Data Visualization

seaborn

Takes Matplotlib's plain charts and makes them look magazine-ready, with far less code.

Install it: pip install seaborn

What does it do?

Seaborn sits on top of Matplotlib and specializes in statistical charts, the kind that show distributions, correlations, and relationships across groups, with attractive defaults and far less code than raw Matplotlib requires. Where Matplotlib asks you to specify almost everything manually, Seaborn makes smart assumptions about color, spacing, and layout automatically, so a good-looking chart often takes just one line. It’s particularly good at comparing distributions across categories or visualizing how two variables relate, extremely common questions in data analysis. It trades a bit of Matplotlib’s total control for speed and visual polish.

See it in action

This code loads a sample restaurant tips dataset, draws a scatter chart comparing bill totals to tip amounts colored by gender, and saves the picture.

import seaborn as sns
import matplotlib.pyplot as plt

tips = sns.load_dataset("tips")
sns.scatterplot(data=tips, x="total_bill", y="tip", hue="sex")
plt.savefig("chart.png")

Why would a non-developer care?

Good-looking, easy-to-read charts change how quickly people understand data and how seriously they take a report or presentation. Seaborn made producing genuinely attractive statistical visualizations fast enough that data scientists actually do it routinely, instead of settling for plainer default charts.

Real-world examples

It’s a default teaching tool in data science courses and bootcamps precisely because its polished-looking charts require so little code, letting beginners focus on statistics rather than plotting syntax. It’s commonly used throughout industry for exploratory data analysis, the step where analysts poke around a dataset before building any formal model.

Who uses it

Data analysts and scientists doing exploratory data analysis, and educators who want students focused on statistical concepts rather than plotting mechanics.

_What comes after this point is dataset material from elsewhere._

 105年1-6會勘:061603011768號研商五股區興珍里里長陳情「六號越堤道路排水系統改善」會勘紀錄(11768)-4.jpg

How it compares to alternatives

Seaborn is built directly on Matplotlib, trading some granular control for convenience and better defaults; compared to interactive tools like Plotly or Bokeh, Seaborn produces static images rather than charts you can hover over or zoom into.

Fun fact

Seaborn was created by Michael Waskom during his neuroscience PhD, and its name nods to Sam Seaborn, a character from the television show The West Wing.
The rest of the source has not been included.